Marked Cards, Bots and Amaya’s Insider Trading Investigation
Poker and the stock market have more than a few things in common; played fairly, both come down to anticipating what others will do, managing risk and reward, and being careful with your bankroll. When it comes to foul play, they also share a common problem: Knowing that someone is cheating is a very different thing than proving it.
Valeriu Coca is still under investigation by World Series of Poker officials following allegations that he cheated in the $10,000 No-Limit Hold’em Heads-Up Championship. The story is a veritable forest of red flags: a known cheater buying into an event far above his usual stakes, behaving weirdly at the table and defeating a series of very strong players, only to lose once subjected to more intense scrutiny. Nevertheless, no one is entirely sure how he did it, and as time passes it appears less and less likely that casino security will find any evidence which would allow them to disqualify him. In all likelihood, he’s going to get away with it.
Meanwhile, PokerStars security teams seem to be making better progress at catching online cheaters, having banned several members of a suspected bot ring. But behind the scenes, several people involved with PokerStars’s owner, Amaya, have themselves been under scrutiny for the past six months. As in the case of Coca, the circumstantial evidence of wrongdoing is pretty strong, but the difficulty of actually proving anything makes it quite likely that the guilty parties will get away scot free.
The Amaya takeover
It was just about this time last year that Amaya acquired Oldford Group, which owns Rational Group, which in turns owns a number of properties including PokerStars and Full Tilt Poker. This news was quite shocking at the time, since Amaya was only valued at $177 million prior to the takeover and its stock had been on the decline just a few months prior, yet the purchase was for a whopping $4.9 billion.
This sort of deal seems unnatural to those of us not deeply involved in finance – like a fish swallowing a whale – but is apparently not unheard of. In order to make the deal happen, Amaya raised $1.7 billion by creating new shares to issue to investors and borrowed the rest from a variety of financial institutions. It was a big deal, involving a lot of people.
Any time that much money is changing hands, moral hazards abound, but the real red flag in all of this is that Amaya’s stock began to surge two months prior to the takeover being announced, trading at over twice its normal volume and nearly tripling in value. There was little going on publicly to explain this sudden interest in the company, unless word had somehow gotten out and people were trying to get on board early before the inevitable leap in value that would follow the announcement.

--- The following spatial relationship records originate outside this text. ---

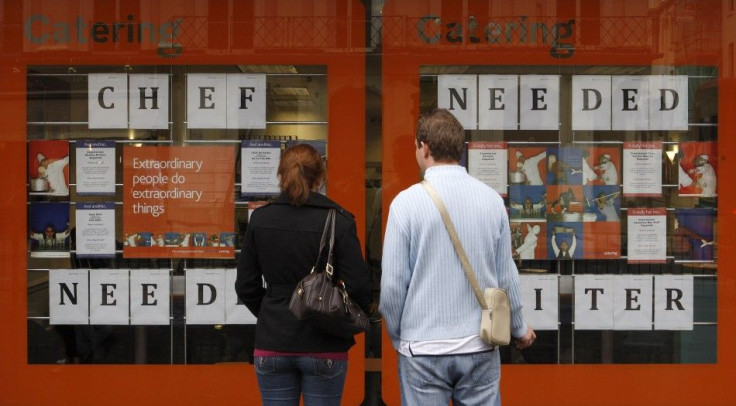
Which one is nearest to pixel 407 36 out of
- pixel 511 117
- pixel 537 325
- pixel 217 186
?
pixel 511 117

For that reason, it was no surprise when Amaya found itself under investigation back in December by Quebec’s “Authorité des marchés financiers” (Financial Market Authority), or AMF. The company downplayed the investigation at the time, claiming that it was standard practice for any deal of that magnitude, and that they were satisfied by their own internal investigations that there had been no wrongdoing within Amaya.
In April, however, it was revealed that the investigation was not a routine matter after all, but based on reports from two whistleblowers and involves not only Amaya itself, but also its lead financial adviser Canaccord Genuity Corp. and the branch of Manulife Securities Inc. for Dorval, where Amaya is located.
Now, it’s gradually coming out who exactly is under investigation within these organizations. According to the Globe and Mail Metro, these are two top executives and a mid-level manager at Amaya; a senior executive and a broker at Canaccord; and no less than 15 employees at Manulife, including the branch’s most successful broker.
So far, though, no one is talking, and the odds aren’t good that many – or any – of them will face any kind of serious repercussions. The definition of insider trading is quite narrow, and so, like cheating at cards, it’s not enough just to know that something fishy is going on, and who is likely involved. Nor is it enough to show that someone bought or sold stock after being in contact with someone from the company and just prior to a big change in stock price. There needs to be evidence that private information changed hands, that the recipient understood that the information was not publicly available at the time, and that the decision to buy or sell was based on that information. That definition leaves a great deal of leeway for plausible deniability, so long as the parties involved exercised at least a modicum of discretion at the time.
The importance of confidence
One more parallel between poker and investment is the importance of public confidence. In the grand scheme of things, Valeriu Coca is no Russ Hamilton, and Amaya is no JPMorgan. Nonetheless, any time there’s enough circumstantial evidence to convict someone (or some organization) in the court of public opinion, but insufficient hard evidence for the relevant authorities to actually do anything, it’s bad for public confidence, and therefore bad for the entire industry.
To an extent, individual greed can be relied on to keep people coming back to a game that they suspect is rigged, but only for so long. Public confidence in the financial system has been strained since the sub-prime mortgage scandal, as it has been in the poker industry since Black Friday and the Ultimate Bet superuser scandal. It’s not obvious how to restore that confidence, but it is obvious that continued scandals both big and small are not helping matters on either front.